■ ITEMS:
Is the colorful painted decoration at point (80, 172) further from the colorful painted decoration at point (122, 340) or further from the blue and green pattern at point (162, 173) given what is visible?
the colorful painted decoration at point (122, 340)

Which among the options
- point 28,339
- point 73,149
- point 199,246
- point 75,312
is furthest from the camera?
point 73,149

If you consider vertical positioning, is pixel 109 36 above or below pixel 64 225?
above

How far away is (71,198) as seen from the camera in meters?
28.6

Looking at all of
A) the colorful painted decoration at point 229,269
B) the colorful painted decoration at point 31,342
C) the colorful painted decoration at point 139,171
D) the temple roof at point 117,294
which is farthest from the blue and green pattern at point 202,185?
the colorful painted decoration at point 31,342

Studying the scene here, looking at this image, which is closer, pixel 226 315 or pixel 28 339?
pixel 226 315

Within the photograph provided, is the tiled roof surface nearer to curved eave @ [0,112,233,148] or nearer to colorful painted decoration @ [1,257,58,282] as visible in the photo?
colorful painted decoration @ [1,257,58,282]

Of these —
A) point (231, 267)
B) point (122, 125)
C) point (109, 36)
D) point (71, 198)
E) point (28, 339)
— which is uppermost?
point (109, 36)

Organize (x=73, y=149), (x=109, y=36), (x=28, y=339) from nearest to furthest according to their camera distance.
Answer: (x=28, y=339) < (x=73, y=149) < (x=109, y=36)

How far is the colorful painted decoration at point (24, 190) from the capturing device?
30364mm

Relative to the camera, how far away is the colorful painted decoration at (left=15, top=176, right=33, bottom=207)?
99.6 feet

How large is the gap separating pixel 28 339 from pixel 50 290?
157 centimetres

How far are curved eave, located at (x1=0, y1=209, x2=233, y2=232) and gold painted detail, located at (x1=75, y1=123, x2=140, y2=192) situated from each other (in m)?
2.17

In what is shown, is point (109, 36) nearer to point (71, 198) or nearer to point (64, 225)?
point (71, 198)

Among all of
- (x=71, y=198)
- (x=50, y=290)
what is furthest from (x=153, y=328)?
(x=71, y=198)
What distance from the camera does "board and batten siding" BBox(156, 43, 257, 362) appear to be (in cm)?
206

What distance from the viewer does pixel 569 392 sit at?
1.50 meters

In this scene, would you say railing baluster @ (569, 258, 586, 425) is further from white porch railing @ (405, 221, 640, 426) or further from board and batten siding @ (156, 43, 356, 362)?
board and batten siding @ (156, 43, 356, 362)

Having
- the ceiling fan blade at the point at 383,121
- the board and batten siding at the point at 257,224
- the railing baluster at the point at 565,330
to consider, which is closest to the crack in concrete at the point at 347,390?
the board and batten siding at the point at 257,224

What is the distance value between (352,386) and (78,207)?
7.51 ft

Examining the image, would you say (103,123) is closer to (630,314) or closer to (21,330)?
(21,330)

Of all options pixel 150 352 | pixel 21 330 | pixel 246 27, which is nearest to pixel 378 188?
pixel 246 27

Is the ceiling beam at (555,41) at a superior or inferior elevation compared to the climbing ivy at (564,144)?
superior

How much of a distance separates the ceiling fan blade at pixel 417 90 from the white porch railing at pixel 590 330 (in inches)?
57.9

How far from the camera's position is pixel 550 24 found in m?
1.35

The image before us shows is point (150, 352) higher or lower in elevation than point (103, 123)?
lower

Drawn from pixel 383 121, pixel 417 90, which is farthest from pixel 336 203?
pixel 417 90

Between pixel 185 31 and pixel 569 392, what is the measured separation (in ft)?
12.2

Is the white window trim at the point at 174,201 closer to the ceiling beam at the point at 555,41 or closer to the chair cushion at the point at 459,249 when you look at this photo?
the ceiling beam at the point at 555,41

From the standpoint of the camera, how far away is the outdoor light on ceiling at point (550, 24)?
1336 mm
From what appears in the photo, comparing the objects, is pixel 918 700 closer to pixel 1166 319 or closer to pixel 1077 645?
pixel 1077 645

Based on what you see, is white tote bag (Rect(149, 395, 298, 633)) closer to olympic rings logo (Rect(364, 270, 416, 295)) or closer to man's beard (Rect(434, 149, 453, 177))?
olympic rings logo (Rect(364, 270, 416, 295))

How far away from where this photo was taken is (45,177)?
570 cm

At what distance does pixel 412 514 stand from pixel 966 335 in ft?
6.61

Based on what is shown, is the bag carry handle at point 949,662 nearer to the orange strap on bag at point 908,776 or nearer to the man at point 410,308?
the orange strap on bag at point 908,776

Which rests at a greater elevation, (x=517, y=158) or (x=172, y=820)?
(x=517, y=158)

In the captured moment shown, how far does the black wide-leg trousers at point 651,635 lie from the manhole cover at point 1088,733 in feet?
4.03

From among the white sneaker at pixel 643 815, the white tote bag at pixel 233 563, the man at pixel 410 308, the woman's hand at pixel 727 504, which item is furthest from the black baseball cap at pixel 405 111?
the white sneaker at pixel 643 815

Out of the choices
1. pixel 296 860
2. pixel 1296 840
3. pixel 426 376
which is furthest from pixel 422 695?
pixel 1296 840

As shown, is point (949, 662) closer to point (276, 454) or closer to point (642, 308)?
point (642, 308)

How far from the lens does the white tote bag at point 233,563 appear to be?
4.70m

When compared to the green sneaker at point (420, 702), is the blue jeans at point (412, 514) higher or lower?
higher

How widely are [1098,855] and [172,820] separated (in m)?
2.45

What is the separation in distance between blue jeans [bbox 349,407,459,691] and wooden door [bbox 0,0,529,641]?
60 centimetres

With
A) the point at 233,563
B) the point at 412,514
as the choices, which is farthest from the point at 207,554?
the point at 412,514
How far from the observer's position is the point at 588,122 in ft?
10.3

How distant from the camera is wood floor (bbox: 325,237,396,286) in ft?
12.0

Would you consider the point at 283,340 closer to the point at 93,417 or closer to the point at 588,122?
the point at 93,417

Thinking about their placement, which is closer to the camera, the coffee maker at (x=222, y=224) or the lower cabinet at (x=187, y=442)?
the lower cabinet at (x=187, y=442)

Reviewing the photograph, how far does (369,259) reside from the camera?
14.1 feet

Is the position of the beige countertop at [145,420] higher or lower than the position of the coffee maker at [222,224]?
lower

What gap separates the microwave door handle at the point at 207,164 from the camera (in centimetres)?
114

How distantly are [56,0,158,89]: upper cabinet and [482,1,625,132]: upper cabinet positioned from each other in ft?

■ EXERCISE INSTRUCTIONS: Copy out the lines from the one containing "How widely are" through the one containing "60 centimetres", inclusive, swapping "blue jeans" for "denim jeans" and leaving everything else as it is.

■ COMPLETED EXERCISE:
How widely are [1098,855] and [172,820] separated (in m)?
2.45

What is the separation in distance between denim jeans [bbox 349,407,459,691] and wooden door [bbox 0,0,529,641]?
60 centimetres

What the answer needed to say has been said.